Fidéliser aussi une clientèle locale  pour assurer un complément de revenu

L'autre grand chantier concerne la restauration. Cet élément constitue l'un des points forts de la stratégie de différenciation pour certains hôtels. Dans les gammes les plus élevées, en particulier, ceux-ci misent de plus en plus sur la gastronomie ainsi que sur la "mixologie" (le bar), pour justifier leur valeur ajoutée et leurs prix plus élevés. Bonne table et cocktails "signature" ont en outre pour mission d'attirer une clientèle locale, de façon à compléter les revenus des établissements tout en assurant leur rayonnement. "C'est une tendance que l'on observe beaucoup en Asie et qui commence à se développer depuis quelques années en Europe", confie un professionnel du secteur qui assure, comme certains de ses confrères "vouloir ainsi créer un lieu de rencontre".

Jusqu'aux repas en "peer-to-peer"...

Partant du même constat, Airbnb teste - à San Francisco, toujours - la vente de repas entre particuliers. Plus précisément, des hôtes peuvent désormais "inviter" des visiteurs, contre une rémunération, à déguster entrées, plats et desserts qu'ils ont préparés.

"La restauration de pair à pair(*) va devenir une industrie gigantesque", prédit Brian Chesky, qui compare d'ailleurs l'industrie du tourisme à celle du pétrole. Il estime que les nouvelles offres de repas collaboratives répondent à un besoin de socialisation. "Une maison est un lieu formidable pour partager une expérience de 'repas social' ", admet-il.

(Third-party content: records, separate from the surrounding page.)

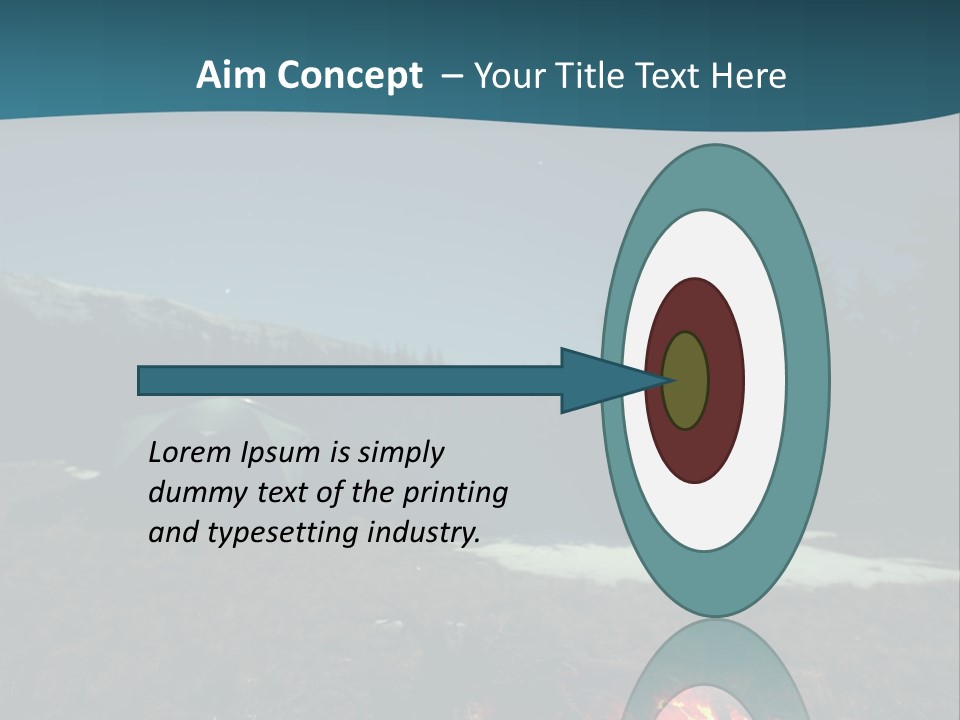 Aim Concept – Your Title Text Here

Lorem Ipsum is simply dummy text of the printing and typesetting industry.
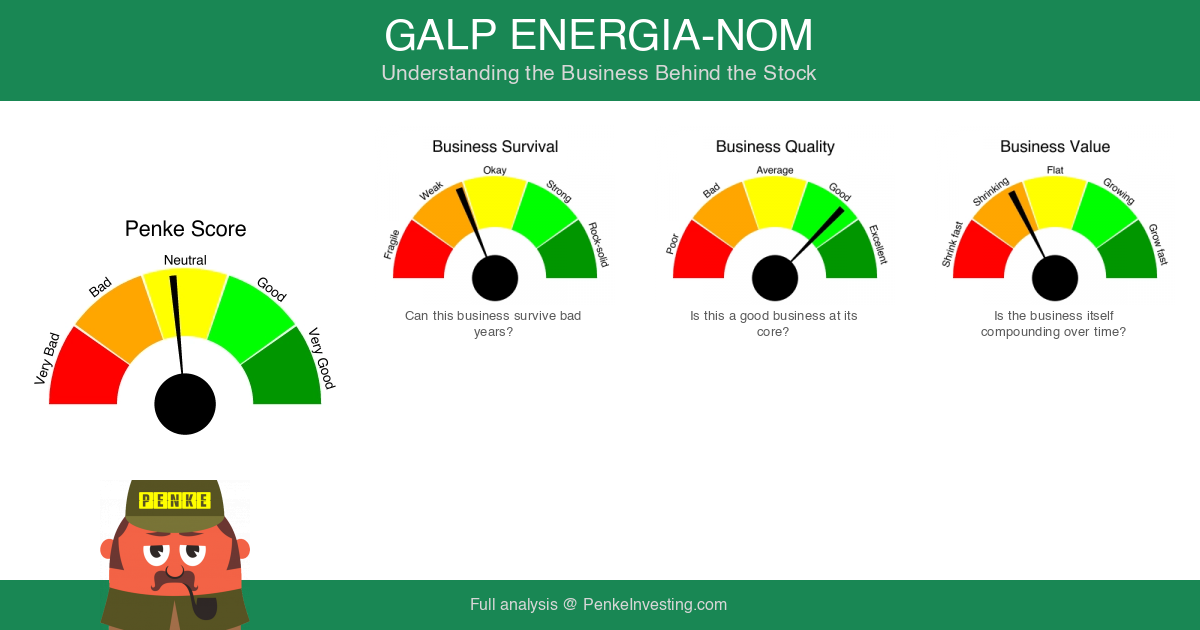 GALP ENERGIA-NOM
Understanding the Business Behind the Stock

Penke Score
Very Bad
Bad
Neutral
Good
Very Good

Business Survival
Fragile
Weak
Okay
Strong
Rock-solid
Can this business survive bad years?

Business Quality
Poor
Bad
Average
Good
Excellent
Is this a good business at its core?

Business Value
Shrink fast
Shrinking
Flat
Growing
Grow fast
Is the business itself compounding over time?

PENKE

Full analysis @ PenkeInvesting.com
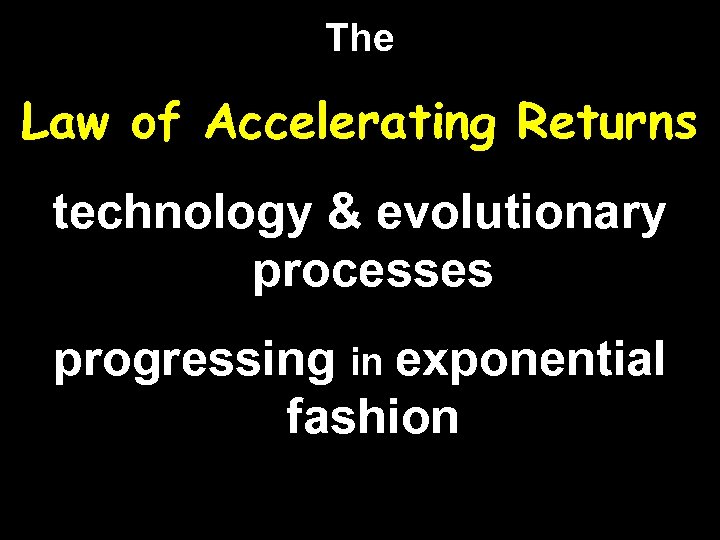 The

Law of Accelerating Returns

technology & evolutionary processes

progressing in exponential fashion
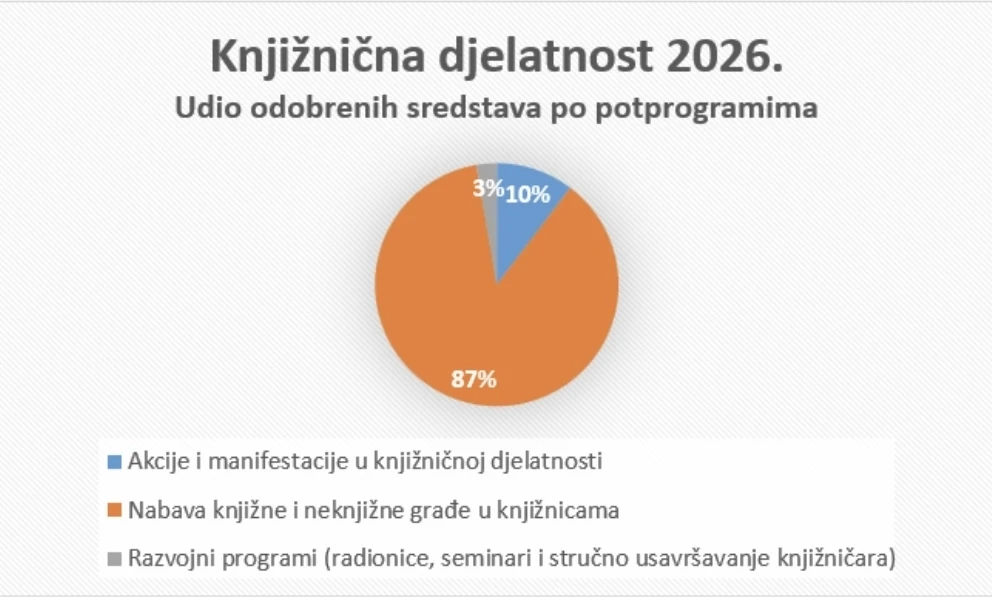 Knjižnična djelatnost 2026.
Udio odobrenih sredstava po potprogramima

3%
10%
87%

Akcije i manifestacije u knjižničnoj djelatnosti
Nabava knjižne i neknjižne građe u knjižnicama
Razvojni programi (radionice, seminari i stručno usavršavanje knjižničara)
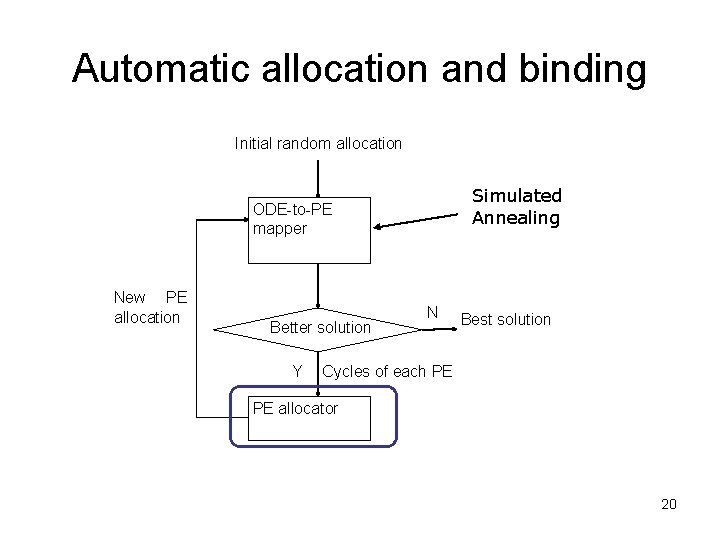 Automatic allocation and binding

Initial random allocation

ODE-to-PE mapper

Simulated Annealing

New PE allocation

Better solution

N

Best solution

Y

Cycles of each PE

PE allocator

20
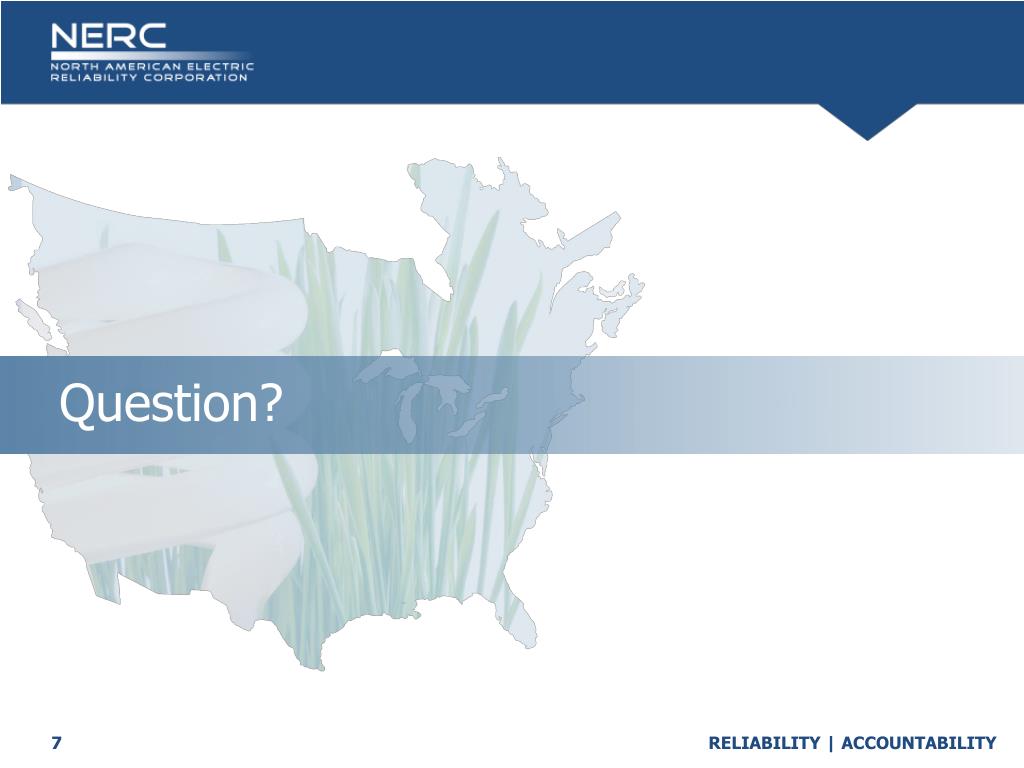 NERC
NORTH AMERICAN ELECTRIC RELIABILITY CORPORATION

Question?

7

RELIABILITY | ACCOUNTABILITY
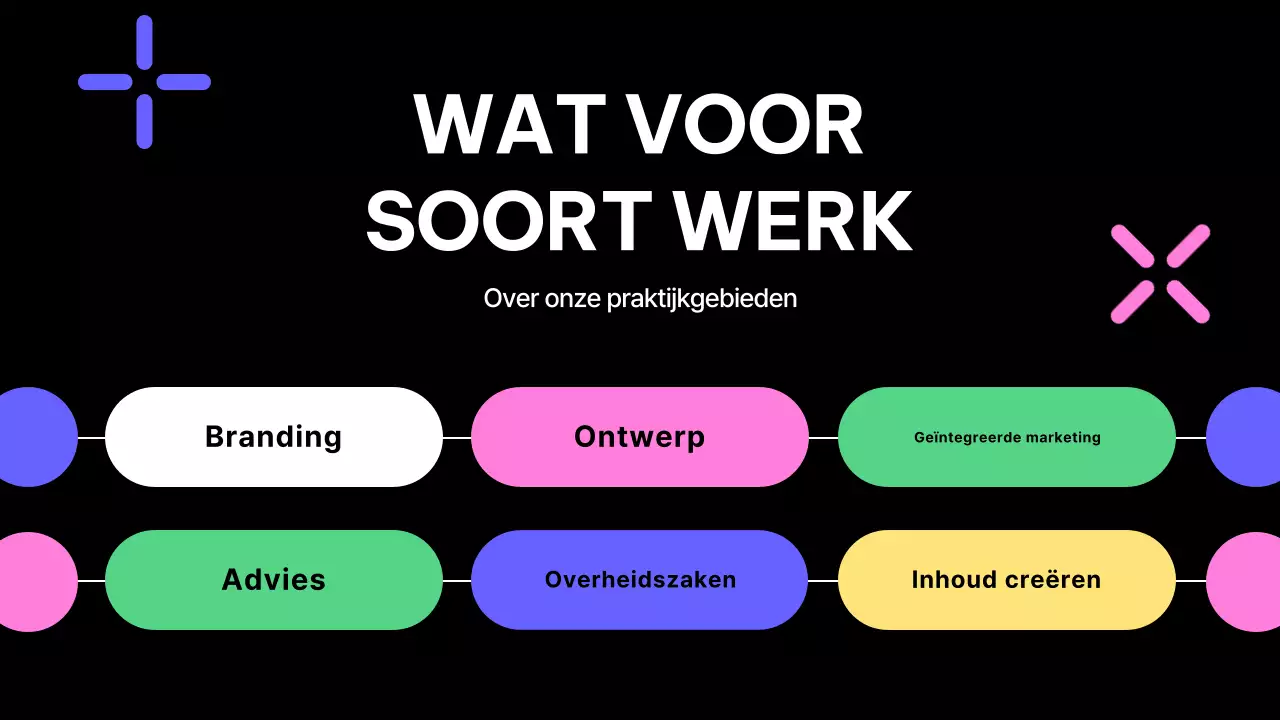 WAT VOOR SOORT WERK

Over onze praktijkgebieden

Branding

Ontwerp

Geïntegreerde marketing

Advies

Overheidszaken

Inhoud creëren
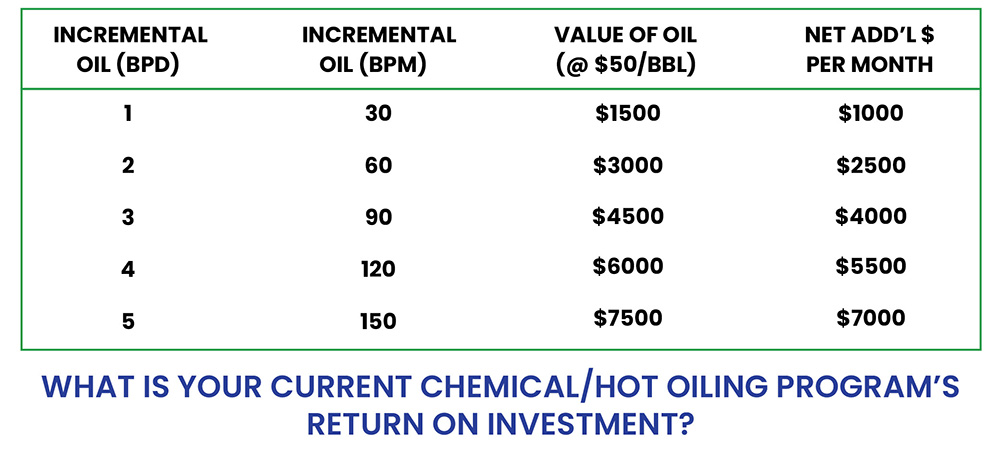 | INCREMENTAL OIL (BPD) | INCREMENTAL OIL (BPM) | VALUE OF OIL (@ \$50/BBL) | NET ADD'L \$ PER MONTH |
|---|---|---|---|
| 1 | 30 | \$1500 | \$1000 |
| 2 | 60 | \$3000 | \$2500 |
| 3 | 90 | \$4500 | \$4000 |
| 4 | 120 | \$6000 | \$5500 |
| 5 | 150 | \$7500 | \$7000 |

WHAT IS YOUR CURRENT CHEMICAL/HOT OILING PROGRAM'S RETURN ON INVESTMENT?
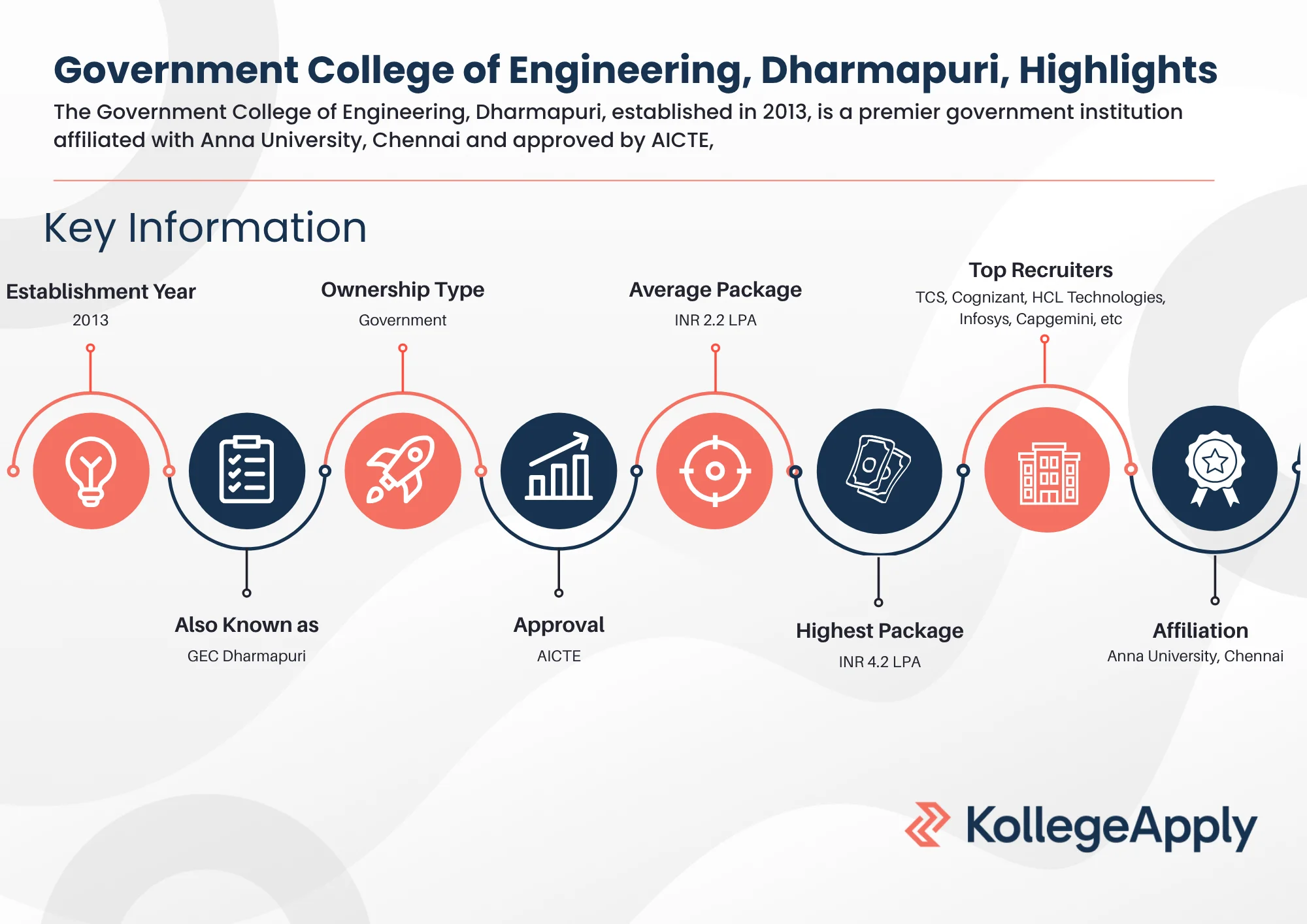 Government College of Engineering, Dharmapuri, Highlights

The Government College of Engineering, Dharmapuri, established in 2013, is a premier government institution affiliated with Anna University, Chennai and approved by AICTE,

Key Information

Establishment Year
2013

Also Known as
GEC Dharmapuri

Ownership Type
Government

Approval
AICTE

Average Package
INR 2.2 LPA

Highest Package
INR 4.2 LPA

Top Recruiters
TCS, Cognizant, HCL Technologies, Infosys, Capgemini, etc

Affiliation
Anna University, Chennai

KollegeApply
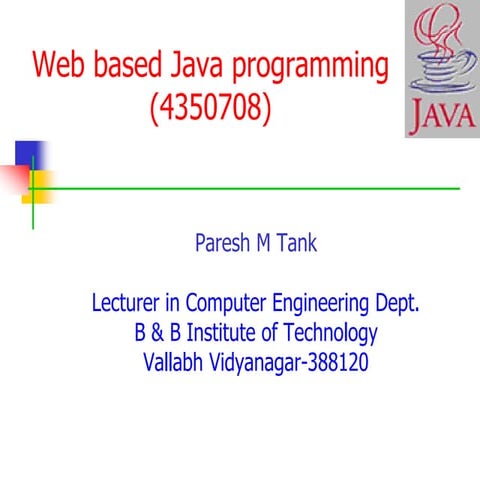 Web based Java programming (4350708)

JAVA

Paresh M Tank

Lecturer in Computer Engineering Dept.
B & B Institute of Technology
Vallabh Vidyanagar-388120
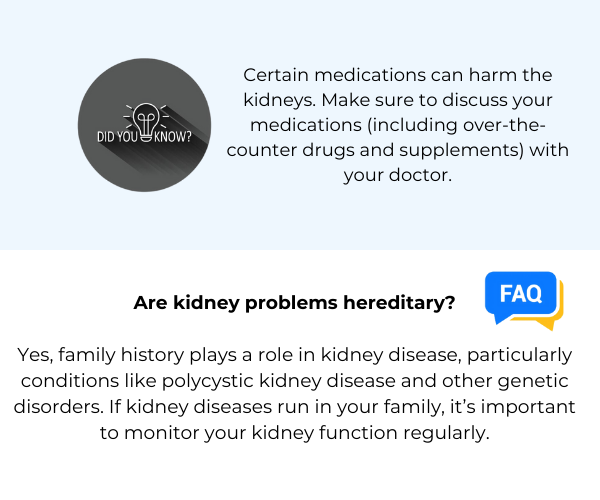 DID YOU KNOW?

Certain medications can harm the kidneys. Make sure to discuss your medications (including over-the-counter drugs and supplements) with your doctor.

Are kidney problems hereditary?

FAQ

Yes, family history plays a role in kidney disease, particularly conditions like polycystic kidney disease and other genetic disorders. If kidney diseases run in your family, it's important to monitor your kidney function regularly.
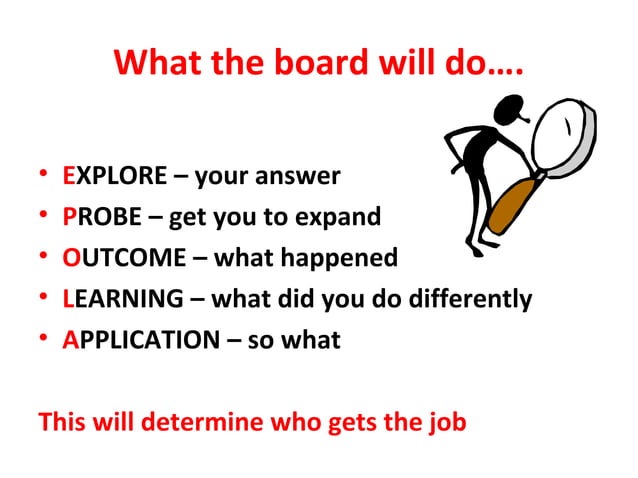 What the board will do….

• EXPLORE – your answer
• PROBE – get you to expand
• OUTCOME – what happened
• LEARNING – what did you do differently
• APPLICATION – so what

This will determine who gets the job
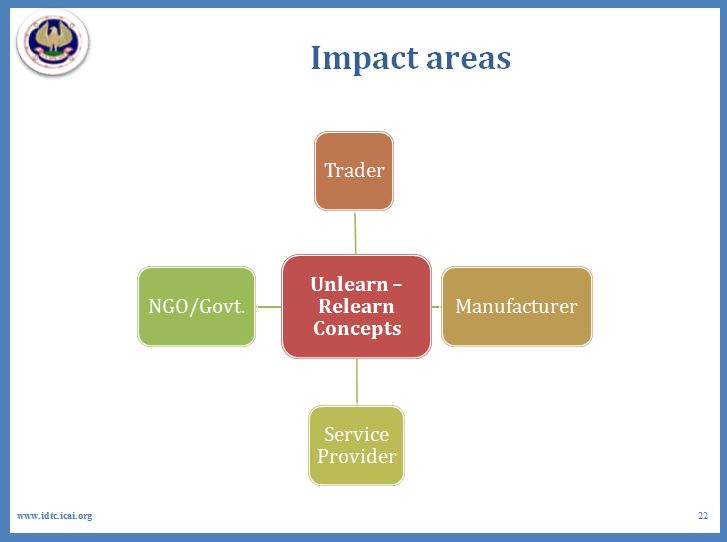 Impact areas

Trader

NGO/Govt.

Unlearn – Relearn Concepts

Manufacturer

Service Provider

www.idtc.icai.org

22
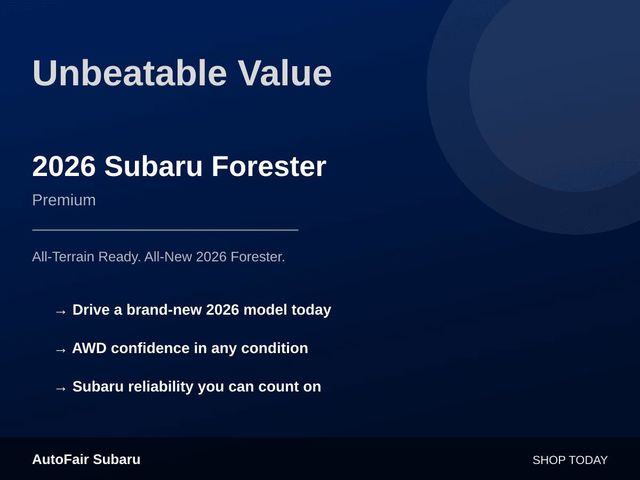 Unbeatable Value

2026 Subaru Forester

Premium

All-Terrain Ready. All-New 2026 Forester.

→ Drive a brand-new 2026 model today

→ AWD confidence in any condition

→ Subaru reliability you can count on

AutoFair Subaru

SHOP TODAY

Mais cela pourrait prendra du temps. En effet, louer sa maison, son appartement ou sa chambre permet de réaliser un profit immédiat sans coûts supplémentaires excessifs - à condition de ne pas en faire sa profession... Mais, préparer et vendre des dîners, c'est une toute autre affaire qui nécessite non seulement des compétences culinaires basiques mais aussi des investissements. Il a d'ailleurs omis la question de la réglementation sanitaire.

Quoi qu'il en soit, d'autres start-up ont déjà investi ce créneau - apparemment porteur...

>Lire : VizEat, la start-up parisienne qui veut devenir le Airbnb de la table d'hôtes

18 mois, c'est "long"

Sur le temps qu'il faudra avant de voir se répandre ces nouveaux services rivaux de ceux des hôtels, le créateur d'Airbnb n'a évidemment rien dit. Mais il est pressé. Il a trouvé très longs les dix-huit premiers mois de l'ancienne start-up au cours desquels elle peinait à trouver des financements.

Et il juge qu'au cours des six ans écoulés depuis sa création, il en a déjà "perdu" deux faute d'avoir "recruté les bons talents tout de suite" et d'avoir déménagé assez tôt de San Francisco à New York où se trouvaient la majorité de ses utilisateurs...

Désormais présent sur toute la planète et valorisé plusieurs milliards de dollars, il semble avoir toutes les cartes en main pour tenter sa chance dans la "sharing economy".

(*) Pair à pair ou peer-to-peer, en anglais, désigne avant tout un modèle d'échange de fichiers particulier au monde informatique, Ndlr.